→ PASSAGE SHOWN:
------------------------------------------------

Consider Personal Needs

To be effective in their workplace, individuals need to take care of themselves and advocate for their personal and professional needs.

• Seek professional development opportunities. Investing in professional development is critical for keeping work in FSL fresh. Make it a priority to find ways to constantly learn. Learning does not always have to occur at conferences. It can occur via webinars, reading books and articles, conducting informational interviews, having benchmarking conversations with colleagues, or watching a TED talk. When attending conferences, webinars, or workshops, review the information, discuss knowledge discovered with colleagues and your supervisor, and create action steps for how to apply these concepts. Conferences outside the normal scope of an individual’s current industry can also be helpful in providing new knowledge that is transferable to a current role.

• Take care of yourself. At the end of the day, effective employees take time to recharge. Take vacation time. Use sick days. Get a physical. Find a hobby and stick to it. Practice wellness strategies. Spend time with loved ones. Most importantly, remember life is not always about work.

Longevity is a concern, so to elongate time in FSL, professionals must make a concerted effort to enact these practices. Following through on these practices will have a positive impact on the work environment and on enhancing the overall student experience.

How to Take Control of Your Day

To create a more effective workplace, here are some suggestions for incorporating new practices to help reframe your work:

Avoid filling your calendar with meetings. Consider block scheduling — schedule time for projects and stick to those times by actually working on those projects.

Find time to talk to others throughout the day. It’s important to remember our work cannot be done in silos. Take time to engage with others by running ideas by them, getting feedback on performance, and working through challenging situations.

Don’t get sucked in to email. Like project planning, set aside times during the day to focus just on emails.

Make planning time a priority every week. Use this time to create a to-do list, make agendas for meetings, and find spaces for non-student work.

Determine how you will prioritize your work. A method to use is Eisenhower’s Box, which has 4 quadrants: urgent and important (tasks you will do immediately), important but not urgent (tasks you will schedule for later), urgent but not important (tasks you will delegate to someone else), and neither urgent nor important (tasks you will eliminate).

------------------------------------------------

→ SUPPLIED INFORMATION:
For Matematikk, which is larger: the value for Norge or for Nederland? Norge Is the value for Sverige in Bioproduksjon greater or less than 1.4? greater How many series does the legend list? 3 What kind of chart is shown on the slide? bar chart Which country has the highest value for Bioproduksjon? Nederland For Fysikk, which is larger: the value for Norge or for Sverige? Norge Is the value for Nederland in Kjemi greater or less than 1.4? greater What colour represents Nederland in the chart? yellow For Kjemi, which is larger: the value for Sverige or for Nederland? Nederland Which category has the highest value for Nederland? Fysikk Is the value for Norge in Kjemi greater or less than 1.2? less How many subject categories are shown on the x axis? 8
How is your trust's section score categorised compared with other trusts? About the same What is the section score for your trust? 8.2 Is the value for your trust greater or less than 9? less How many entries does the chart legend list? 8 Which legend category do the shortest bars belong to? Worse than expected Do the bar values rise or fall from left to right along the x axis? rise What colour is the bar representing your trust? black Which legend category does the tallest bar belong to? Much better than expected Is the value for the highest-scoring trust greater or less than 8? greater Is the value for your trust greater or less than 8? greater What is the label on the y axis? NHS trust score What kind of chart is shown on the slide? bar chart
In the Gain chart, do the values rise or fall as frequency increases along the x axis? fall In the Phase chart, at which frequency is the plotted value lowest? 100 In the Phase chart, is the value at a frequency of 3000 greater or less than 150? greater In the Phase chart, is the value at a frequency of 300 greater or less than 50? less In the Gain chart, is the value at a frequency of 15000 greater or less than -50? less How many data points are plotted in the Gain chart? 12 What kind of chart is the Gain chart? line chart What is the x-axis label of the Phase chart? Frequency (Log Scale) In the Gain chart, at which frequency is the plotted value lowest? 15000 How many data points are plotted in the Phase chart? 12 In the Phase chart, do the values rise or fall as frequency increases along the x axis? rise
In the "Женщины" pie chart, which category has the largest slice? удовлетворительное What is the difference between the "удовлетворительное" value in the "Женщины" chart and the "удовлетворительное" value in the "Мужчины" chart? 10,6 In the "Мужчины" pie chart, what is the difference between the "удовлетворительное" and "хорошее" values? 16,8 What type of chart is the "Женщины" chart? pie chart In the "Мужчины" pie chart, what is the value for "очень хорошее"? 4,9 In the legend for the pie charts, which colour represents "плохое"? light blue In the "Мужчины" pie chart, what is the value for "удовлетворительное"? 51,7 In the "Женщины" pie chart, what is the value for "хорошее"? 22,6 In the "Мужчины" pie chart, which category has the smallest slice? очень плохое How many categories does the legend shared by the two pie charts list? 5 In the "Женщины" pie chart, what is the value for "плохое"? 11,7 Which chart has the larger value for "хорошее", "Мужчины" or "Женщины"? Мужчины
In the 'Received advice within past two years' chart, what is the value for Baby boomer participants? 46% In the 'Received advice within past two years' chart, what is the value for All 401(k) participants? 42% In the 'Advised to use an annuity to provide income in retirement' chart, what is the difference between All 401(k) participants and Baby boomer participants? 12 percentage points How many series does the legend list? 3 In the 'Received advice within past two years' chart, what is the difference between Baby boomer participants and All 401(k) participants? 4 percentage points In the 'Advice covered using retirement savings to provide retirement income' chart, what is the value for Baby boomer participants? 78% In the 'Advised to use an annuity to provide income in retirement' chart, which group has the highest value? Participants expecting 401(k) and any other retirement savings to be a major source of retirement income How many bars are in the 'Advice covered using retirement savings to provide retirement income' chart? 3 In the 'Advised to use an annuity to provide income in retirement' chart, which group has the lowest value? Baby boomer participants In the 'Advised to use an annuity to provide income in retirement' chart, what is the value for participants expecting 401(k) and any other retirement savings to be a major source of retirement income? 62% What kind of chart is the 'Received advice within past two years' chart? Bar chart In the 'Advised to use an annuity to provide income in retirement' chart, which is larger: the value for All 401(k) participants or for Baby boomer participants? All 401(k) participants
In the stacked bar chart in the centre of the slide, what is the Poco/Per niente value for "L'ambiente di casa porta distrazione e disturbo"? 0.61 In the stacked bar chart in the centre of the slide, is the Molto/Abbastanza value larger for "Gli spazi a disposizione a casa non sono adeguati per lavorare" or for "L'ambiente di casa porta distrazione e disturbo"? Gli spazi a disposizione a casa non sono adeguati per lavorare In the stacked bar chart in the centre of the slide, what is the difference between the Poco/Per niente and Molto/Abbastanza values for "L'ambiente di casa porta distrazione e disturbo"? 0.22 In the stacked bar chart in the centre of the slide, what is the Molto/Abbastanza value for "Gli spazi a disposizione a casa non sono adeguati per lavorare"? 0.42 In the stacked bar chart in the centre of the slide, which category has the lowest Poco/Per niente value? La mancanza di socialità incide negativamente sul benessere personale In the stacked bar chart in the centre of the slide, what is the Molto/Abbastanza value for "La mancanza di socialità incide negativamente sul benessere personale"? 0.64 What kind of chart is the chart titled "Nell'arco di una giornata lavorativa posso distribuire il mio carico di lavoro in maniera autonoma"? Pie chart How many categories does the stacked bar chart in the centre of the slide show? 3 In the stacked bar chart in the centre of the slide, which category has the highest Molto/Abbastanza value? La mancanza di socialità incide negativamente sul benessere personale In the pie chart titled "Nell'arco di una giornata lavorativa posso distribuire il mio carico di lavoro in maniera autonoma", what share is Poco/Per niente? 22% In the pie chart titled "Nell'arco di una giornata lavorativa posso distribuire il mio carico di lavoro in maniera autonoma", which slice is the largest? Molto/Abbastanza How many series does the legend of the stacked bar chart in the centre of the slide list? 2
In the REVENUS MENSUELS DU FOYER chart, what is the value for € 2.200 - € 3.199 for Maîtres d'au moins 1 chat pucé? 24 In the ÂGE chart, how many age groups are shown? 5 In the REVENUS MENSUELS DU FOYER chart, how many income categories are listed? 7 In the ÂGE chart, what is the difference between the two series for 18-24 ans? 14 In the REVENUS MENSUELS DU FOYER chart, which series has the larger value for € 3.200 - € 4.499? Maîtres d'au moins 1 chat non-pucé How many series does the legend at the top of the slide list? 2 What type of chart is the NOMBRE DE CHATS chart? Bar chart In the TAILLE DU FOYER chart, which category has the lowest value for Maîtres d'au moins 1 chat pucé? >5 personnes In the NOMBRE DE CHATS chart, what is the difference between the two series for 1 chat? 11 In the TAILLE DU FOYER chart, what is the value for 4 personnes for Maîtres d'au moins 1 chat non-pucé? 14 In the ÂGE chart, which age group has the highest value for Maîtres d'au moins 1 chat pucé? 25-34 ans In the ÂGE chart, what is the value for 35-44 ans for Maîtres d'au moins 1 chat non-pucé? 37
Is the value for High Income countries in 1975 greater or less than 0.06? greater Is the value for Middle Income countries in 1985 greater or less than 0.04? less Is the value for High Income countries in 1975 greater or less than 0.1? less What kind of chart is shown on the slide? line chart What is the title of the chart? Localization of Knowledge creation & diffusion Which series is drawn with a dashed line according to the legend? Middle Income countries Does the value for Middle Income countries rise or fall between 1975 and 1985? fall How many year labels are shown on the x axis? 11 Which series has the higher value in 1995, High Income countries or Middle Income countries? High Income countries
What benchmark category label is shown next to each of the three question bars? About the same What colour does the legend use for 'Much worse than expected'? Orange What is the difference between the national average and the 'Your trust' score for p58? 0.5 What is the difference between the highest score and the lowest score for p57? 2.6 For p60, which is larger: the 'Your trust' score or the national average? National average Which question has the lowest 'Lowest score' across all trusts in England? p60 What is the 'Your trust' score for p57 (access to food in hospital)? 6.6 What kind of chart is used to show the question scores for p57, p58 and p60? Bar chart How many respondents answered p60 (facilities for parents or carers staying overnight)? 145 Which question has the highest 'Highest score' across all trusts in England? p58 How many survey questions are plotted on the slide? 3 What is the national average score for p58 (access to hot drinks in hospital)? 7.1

------------------------------------------------

→ PROBLEM A:
In the passage on workplace habits, what does Eisenhower's Box say to do with tasks that are urgent but not important?
→ PROBLEM B:
Write what comes next in the passage on workplace habits, picking up after its last sentence.
The listing is separate material, unrelated to the passage on workplace habits.

→ ANSWER A:
Delegate them to someone else.

→ ANSWER B:
Temper procrastination. Be realistic in setting aside an amount of time something takes to complete. Challenge the temptation to wait until the last day to do something. Schedule work in smaller chunks, and work toward the final product piece by piece.

Don’t get bogged down by “the mess.” Find ways to be solution-oriented. Talk through situations with others, consider root causes, find what works, and stick to that solution.

Give yourself deadlines. You are your best accountability buddy — use that to your advantage.

Avoid multitasking. The human brain is not wired to multitask. Do one thing at a time and give it your full attention.

Resist the urge to keep your door open at all times. While we want to be available as much as possible, sometimes adding earbuds or simply closing the door might help with focus and task completion. Consider blocking time in your calendar to keep the door closed and place a note on it to share how to get ahold of you.

Viancca Williams is the assistant director of fraternity & sorority life in the Center for Student Involvement at the University of South Florida (USF). She is an active volunteer for the Association of Fraternity/Sorority Advisors, the Association of Fraternal Leadership and Values (AFLV), and her sorority, Alpha Chi Omega, and she serves as a co-lead facilitator for LeaderShape and the North American Interfraternity Conference programs. A native of Santurce, Puerto Rico, Viancca earned her B.A. in psychology from The University of Tampa, her M.Ed. from USF, and is currently in the dissertation phase of her Ph.D. (at USF) focusing on exploring the factors associated with retention and attrition of campus-based fraternity/sorority advisors.